His buddy was nothing if not crude. “Good for you, bud. So you got any action with the actresses trying out for Bathsheba?”

“Enjoying the audition, although all of David’s wives are hot, hot, hot.”

“Even saintly Abigail?” Cade had boned up enough to catch the gist of the the women of the mighty king’s life, if only to have something to talk to Andie about.

“Of course. The books don’t do her justice. They act as if a woman who has God on her mind can’t have multiple orgasms. Anyone who says ‘oh God’ as much as a pious woman is popping her cookies on a regular basis.”

Cade had a feeling Andie might disagree. “So what’ll you have Andie doing?”

“She’s working with the screenwriter. I imagine she’ll be real helpful with the love scenes.”

“Why? In what way?” A burst of sweat prickled Cade’s skin.

“The writer’s a man. One of those nerdy types. Probably a virgin, but he was the only one we could get for this project since it’s not easy finding men who idolize King David as much as Leroy does.”

“Leroy, is that his name?

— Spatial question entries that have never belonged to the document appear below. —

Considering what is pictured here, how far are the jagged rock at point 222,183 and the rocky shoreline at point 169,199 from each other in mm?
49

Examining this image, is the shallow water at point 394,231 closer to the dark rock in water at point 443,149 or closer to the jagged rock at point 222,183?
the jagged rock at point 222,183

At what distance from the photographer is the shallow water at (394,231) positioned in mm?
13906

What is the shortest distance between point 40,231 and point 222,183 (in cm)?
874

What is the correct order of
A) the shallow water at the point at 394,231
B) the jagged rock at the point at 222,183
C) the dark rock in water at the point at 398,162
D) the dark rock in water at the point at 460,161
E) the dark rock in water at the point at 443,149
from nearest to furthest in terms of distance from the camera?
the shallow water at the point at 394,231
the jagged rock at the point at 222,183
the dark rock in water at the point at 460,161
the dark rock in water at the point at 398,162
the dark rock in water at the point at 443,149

Is he gay?”

“No, not gay.” Ronaldo replaced the bar onto the uprights and sat up. “Why, you worried he’ll get his fingers into her panties and have her ready for Freddy?”

He hated Leroy already.

“I didn’t know enacting love scenes would be part of the job description.”

Ronaldo chuckled and waggled his eyebrows. “She’s kind of got to know how it goes to choreograph it.”

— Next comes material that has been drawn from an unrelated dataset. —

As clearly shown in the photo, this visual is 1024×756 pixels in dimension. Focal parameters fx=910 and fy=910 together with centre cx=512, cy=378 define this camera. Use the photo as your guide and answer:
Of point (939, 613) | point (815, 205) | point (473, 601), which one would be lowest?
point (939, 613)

“I didn’t know this was rated X.”

“It’s not.” Ronaldo patted his chest and sniffed, as if affronted. “It’s a real high-brow drama about King David and his love lives. How dare you call it smut?”

They worked through the rest of the stations without much conversation. The only reason Cade recommended Andie for the job was to get her out to California to be with him. He hadn’t counted on a nerdy scriptwriter to get more time with Andie than he.

“Hey, stop looking so glum.” Ronaldo slapped his upper arm. “You’re not seriously worried about a geek named Leroy, are you?”

“Uh, no. Not at all.”

“’Cause if you are, then you’re more pussy-whipped than I thought. Let me give you some advice.”

“Not interested.”

“Gonna give it to you anyway. The trick to keeping women interested is not to give in to them. Women say they want monogamy, exclusivity, you to toe the line and be a choir boy, but they always go after the guy with all the girls. Once you end up a monk, they lose interest.”

“You think?”

“I know so,” Ronaldo said. “You let yourself get whipped and poof, you’re emasculated. Give a woman too much power over you and she tosses you in the bin. Didn’t your daddy ever tell you that?”

If only he’d had a daddy, maybe his life wouldn’t be so royally fucked.